**ESTRATTO DEL TESTO:**
Le varianti virali non sono una novità delle ultime settimane: hanno iniziato a prodursi da quando il Sars-CoV-2 ha iniziato a infettare l’uomo a causa degli errori che, inevitabilmente, i virus commettono ogni volta che si replicano. La gran parte di questi errori genera mutazioni del tutto inutili per la diffusione del contagio: in qualche caso invece, come è accaduto con le varianti inglese, sudafricana e brasiliana, le mutazioni cambiano in modo evidente il comportamento del virus.

Le forme virali che prendono il sopravvento sono quelle in grado di diffondersi più rapidamente e con maggiore efficienza: inutile sperare che una variante più lenta e meno efficiente nel superare le nostre difese possa prendere il sopravvento. Nel tempo, e non sappiamo quanto ne servirà con il Sars-CoV-2, tendono a diventare prevalenti le varianti che colpiscono moltissime persone causando infezioni lievi o asintomatiche.

**VOCI ESTRATTE:**
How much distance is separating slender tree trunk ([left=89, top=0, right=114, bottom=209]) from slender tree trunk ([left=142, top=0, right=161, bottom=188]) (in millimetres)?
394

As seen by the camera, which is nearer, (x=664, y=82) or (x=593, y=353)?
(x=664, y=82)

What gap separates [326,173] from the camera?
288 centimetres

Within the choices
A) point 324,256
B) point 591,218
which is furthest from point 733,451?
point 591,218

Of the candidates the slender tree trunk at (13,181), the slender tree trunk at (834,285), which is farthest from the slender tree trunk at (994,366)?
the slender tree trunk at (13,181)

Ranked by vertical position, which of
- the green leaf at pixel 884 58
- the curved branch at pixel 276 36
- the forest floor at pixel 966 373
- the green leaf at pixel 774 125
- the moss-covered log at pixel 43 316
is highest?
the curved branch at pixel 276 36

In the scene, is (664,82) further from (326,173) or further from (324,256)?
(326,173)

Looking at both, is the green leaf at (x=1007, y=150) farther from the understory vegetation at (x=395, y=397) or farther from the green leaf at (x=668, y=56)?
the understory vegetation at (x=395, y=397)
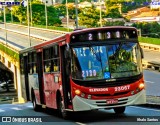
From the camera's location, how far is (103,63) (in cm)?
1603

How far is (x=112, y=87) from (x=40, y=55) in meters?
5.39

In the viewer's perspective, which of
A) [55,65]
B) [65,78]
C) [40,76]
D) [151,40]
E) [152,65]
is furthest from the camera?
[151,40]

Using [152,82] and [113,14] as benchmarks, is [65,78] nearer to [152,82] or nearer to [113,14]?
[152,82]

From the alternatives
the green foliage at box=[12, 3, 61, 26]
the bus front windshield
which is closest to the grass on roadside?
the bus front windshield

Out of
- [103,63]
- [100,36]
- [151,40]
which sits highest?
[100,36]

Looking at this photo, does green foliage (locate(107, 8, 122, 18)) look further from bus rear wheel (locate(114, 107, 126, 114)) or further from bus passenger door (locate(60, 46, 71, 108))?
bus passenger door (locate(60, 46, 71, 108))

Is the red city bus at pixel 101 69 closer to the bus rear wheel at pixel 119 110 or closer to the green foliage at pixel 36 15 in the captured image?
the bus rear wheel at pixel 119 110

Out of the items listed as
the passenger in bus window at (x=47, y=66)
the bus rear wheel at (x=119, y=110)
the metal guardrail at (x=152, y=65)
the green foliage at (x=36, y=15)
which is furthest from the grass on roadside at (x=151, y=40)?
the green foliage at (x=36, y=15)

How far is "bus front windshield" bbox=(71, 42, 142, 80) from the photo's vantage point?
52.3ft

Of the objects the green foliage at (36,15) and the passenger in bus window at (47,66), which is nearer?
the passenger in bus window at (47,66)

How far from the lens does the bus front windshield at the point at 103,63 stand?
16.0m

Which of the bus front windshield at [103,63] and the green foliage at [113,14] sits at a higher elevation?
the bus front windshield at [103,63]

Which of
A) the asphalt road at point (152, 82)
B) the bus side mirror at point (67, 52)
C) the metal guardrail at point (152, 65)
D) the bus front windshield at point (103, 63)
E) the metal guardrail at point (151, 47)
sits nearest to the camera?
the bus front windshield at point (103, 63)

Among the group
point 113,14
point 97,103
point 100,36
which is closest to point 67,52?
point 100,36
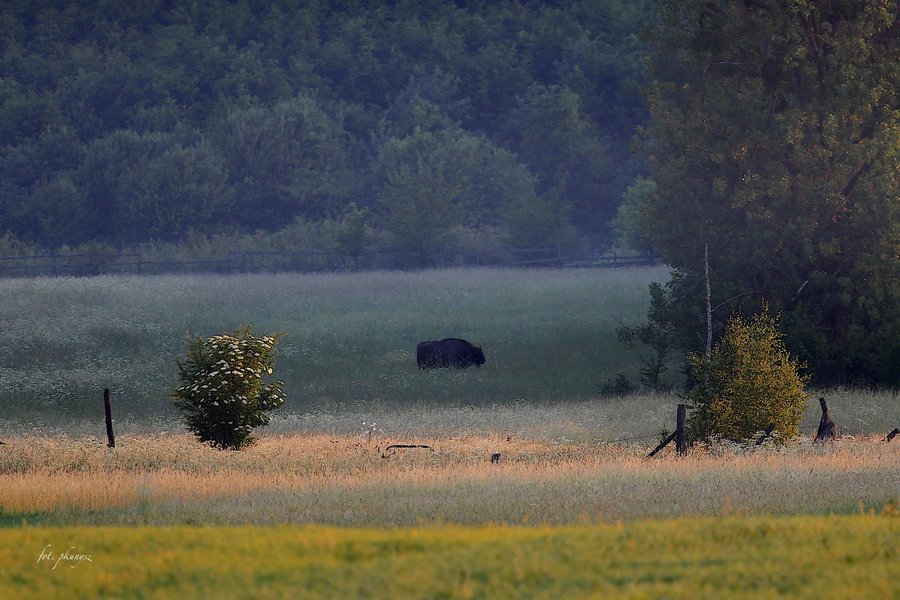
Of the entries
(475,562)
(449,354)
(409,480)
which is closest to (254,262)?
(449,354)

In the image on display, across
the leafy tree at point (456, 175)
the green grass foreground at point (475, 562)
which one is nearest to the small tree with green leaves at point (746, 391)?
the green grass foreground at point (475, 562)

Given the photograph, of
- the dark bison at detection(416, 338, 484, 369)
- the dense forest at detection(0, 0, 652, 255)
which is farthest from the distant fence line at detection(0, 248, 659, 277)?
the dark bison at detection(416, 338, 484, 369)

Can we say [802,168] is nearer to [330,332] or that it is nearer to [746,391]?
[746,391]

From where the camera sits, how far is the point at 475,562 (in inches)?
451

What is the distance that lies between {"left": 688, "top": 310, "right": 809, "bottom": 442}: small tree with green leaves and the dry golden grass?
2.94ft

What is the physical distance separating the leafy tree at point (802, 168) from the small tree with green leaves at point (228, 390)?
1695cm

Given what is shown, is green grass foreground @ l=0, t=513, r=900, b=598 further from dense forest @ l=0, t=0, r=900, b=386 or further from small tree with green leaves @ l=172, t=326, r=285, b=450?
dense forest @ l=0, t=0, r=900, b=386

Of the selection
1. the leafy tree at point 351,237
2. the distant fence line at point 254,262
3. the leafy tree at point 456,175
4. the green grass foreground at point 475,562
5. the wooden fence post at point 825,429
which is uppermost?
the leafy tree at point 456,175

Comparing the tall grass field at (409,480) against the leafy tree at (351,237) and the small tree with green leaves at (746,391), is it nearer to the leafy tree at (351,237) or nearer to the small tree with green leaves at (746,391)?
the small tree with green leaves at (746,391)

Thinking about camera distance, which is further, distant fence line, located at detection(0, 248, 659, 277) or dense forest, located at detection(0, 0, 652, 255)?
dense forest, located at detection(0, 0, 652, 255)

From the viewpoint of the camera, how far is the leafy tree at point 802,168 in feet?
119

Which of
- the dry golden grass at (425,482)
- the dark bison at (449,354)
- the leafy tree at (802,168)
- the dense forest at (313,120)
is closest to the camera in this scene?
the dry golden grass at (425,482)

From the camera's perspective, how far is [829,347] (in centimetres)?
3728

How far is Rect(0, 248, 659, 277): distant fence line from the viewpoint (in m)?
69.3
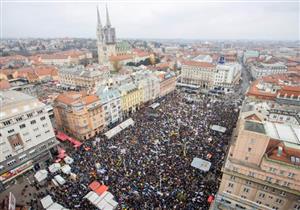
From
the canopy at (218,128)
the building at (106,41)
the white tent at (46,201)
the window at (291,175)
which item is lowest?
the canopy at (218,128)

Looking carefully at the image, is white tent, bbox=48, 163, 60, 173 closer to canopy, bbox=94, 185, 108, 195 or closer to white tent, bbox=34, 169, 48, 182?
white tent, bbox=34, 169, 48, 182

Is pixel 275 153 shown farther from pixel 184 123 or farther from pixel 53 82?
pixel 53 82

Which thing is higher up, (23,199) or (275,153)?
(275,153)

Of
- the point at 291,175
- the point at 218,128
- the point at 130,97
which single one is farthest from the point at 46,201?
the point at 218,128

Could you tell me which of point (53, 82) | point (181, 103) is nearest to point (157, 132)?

--

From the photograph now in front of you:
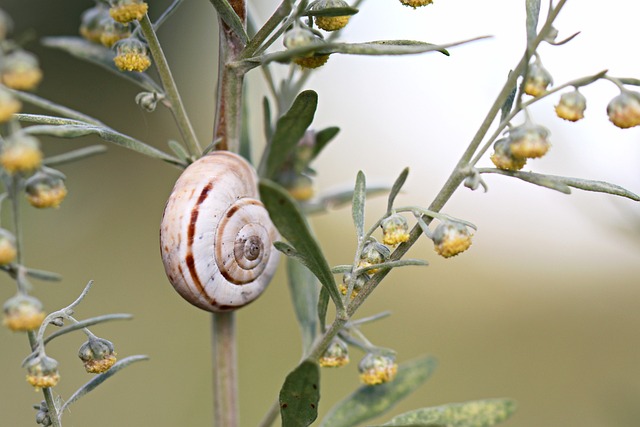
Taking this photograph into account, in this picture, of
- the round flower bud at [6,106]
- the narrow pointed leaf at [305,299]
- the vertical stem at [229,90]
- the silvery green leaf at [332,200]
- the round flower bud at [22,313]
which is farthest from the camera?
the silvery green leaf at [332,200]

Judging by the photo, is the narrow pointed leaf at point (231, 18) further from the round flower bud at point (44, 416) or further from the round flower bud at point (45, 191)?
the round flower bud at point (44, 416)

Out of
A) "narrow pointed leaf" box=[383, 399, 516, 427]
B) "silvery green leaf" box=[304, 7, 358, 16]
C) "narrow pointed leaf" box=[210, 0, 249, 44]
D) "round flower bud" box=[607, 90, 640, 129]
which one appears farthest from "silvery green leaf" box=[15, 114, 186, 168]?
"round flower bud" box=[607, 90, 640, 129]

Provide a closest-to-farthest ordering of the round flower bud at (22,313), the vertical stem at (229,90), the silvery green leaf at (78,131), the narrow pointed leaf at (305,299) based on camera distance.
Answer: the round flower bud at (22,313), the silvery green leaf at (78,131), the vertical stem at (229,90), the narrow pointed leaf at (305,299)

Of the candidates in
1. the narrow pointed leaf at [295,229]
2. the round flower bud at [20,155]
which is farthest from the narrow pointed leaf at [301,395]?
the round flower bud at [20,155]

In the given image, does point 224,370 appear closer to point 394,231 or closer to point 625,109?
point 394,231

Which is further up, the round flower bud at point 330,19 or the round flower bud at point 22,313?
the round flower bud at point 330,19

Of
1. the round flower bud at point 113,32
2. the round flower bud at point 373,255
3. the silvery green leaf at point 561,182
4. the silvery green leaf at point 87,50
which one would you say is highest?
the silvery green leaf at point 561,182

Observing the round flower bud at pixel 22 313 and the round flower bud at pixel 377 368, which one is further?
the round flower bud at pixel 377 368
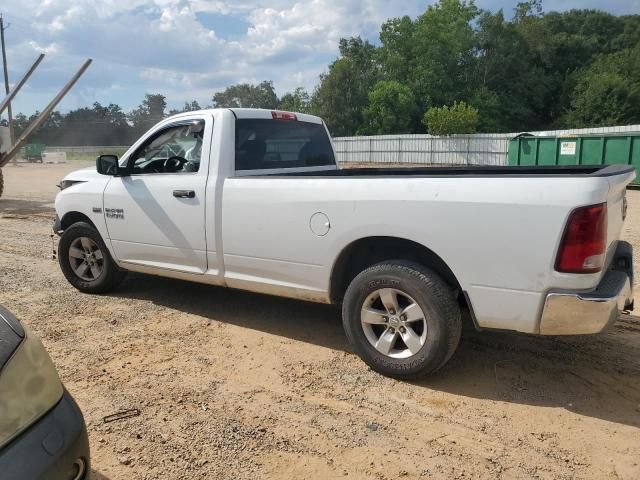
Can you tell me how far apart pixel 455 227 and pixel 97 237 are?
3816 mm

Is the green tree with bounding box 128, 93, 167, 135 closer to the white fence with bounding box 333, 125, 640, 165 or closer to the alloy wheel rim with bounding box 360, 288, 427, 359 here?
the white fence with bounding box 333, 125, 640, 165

**COSA FARE:**
Estrai dal testo sulle varianti virali il passo che comincia con "Le forme virali" e prosegue fino a "lievi o asintomatiche." compreso, copiandolo parola per parola. Le voci qui non servono.

**LA TUA SOLUZIONE:**
Le forme virali che prendono il sopravvento sono quelle in grado di diffondersi più rapidamente e con maggiore efficienza: inutile sperare che una variante più lenta e meno efficiente nel superare le nostre difese possa prendere il sopravvento. Nel tempo, e non sappiamo quanto ne servirà con il Sars-CoV-2, tendono a diventare prevalenti le varianti che colpiscono moltissime persone causando infezioni lievi o asintomatiche.